发布时间：2018-06-12 17:34

本文选题：网页排序 + LTR调研系统　；参考：《南京大学》2015年硕士论文

【摘要】：LTR(learning to rank,使用机器学习的方法做网页排序)在商业搜索引擎中起着越来越重要的作用。各大商业搜索引擎都逐渐使用LTR作为搜索网页排序的重要手段。就目前网页排序的发展而言,LTR算法本身对搜索精度的提升已经相对较小,雅虎在2010年举办的LTR算法比赛的结果显示,精度最高的算法和基准算法(GBDT和RankSVM)相比,提升也非常有限,而且这些提升有相当一部分是来自于对训练数据的处理。而随着网页数目的迅速提升,训练集的规模越来越大,LTR需要能够处理这种越来越大的训练集；另外,训练数据的一些非常重要的特征,比如用户点击数据等,会随着时间会快速发生变化,所以训练模型需要快速的进行更新。因此,高效和能够处理更大规模数据是目前对LTR算法的主要需求。除此之外,LTR训练使用的特征较多(可达700特征左右),而这些特征中大部分是带有噪声的,对最终模型的贡献很小,选取合适的特征集合参与训练,既可以提高精度,又可以大大降低训练的时间。怎样选取合适的特征也是LTR研究中的重要部分。LTR调研系统的目的就是快速选出合适的模型供搜索引擎使用,对网页搜索结果进行排序。原始的LTR系统有三个主要问题：缺乏对特征分析和选择的支持；不能处理大规模的数据集；以及训练算法本身的效率较低。

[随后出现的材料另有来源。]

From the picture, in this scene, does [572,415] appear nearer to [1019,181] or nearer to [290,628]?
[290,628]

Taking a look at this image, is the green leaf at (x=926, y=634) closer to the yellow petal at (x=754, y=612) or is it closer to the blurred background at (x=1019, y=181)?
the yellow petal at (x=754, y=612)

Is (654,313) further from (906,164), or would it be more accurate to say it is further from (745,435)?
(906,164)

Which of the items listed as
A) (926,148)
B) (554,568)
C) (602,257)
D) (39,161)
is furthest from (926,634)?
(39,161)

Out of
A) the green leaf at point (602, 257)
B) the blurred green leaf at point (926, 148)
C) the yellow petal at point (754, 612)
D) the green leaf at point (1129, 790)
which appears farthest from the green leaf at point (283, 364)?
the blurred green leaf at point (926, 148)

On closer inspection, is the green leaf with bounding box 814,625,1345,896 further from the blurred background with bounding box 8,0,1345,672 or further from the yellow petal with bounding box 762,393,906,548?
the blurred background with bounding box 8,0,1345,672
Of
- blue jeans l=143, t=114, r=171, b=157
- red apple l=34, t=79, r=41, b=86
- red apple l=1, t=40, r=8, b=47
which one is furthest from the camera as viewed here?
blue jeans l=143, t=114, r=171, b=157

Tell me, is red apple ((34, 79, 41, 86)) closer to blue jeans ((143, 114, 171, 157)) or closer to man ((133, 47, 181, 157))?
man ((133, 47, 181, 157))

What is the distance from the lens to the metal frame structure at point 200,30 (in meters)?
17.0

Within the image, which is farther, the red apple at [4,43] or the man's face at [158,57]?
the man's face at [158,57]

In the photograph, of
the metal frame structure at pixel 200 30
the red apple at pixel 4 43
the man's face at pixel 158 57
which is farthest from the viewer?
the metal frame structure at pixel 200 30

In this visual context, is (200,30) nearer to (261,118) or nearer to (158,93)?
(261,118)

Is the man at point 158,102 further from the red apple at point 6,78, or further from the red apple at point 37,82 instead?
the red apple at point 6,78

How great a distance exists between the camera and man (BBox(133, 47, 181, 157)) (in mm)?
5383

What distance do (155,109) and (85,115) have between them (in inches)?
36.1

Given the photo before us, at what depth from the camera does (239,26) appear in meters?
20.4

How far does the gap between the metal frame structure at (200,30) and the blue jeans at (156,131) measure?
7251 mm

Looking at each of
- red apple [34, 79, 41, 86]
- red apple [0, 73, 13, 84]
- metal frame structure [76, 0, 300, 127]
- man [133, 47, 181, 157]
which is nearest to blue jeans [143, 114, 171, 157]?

这几个问题导致了LTR算法的训练和更新的效率较低,不能适应逐渐增长的数据和快速更新的要求。本文主要针对这三个问题设计实现了新的LTR调研系统,整个系统主要包含三个部分的改进：第一个部分是一个支持大规模数据的可扩展的特征分析平台,利用它进行特征分析,对模型所需特征的选取提供参考,并对最终结果进行一定程度上的解释；第二个部分是一个高效的单机LTR训练算法的实现,可以充分利用新的软硬件环境来提高算法的训练效率；第三个部分是一个用来处理大批量数据的大规模数据树模型的训练平台,包括解决计算资源问题的资源调度模块和支持故障自动恢复的分布式树模型训练模块。最终的结果显示,该调研系统可以将特征和模型参数选择的迭代过程的效率提升一倍以上,并支持大规模数据的处理,在效率和精度两个方面对LTR模型的训练进行提升。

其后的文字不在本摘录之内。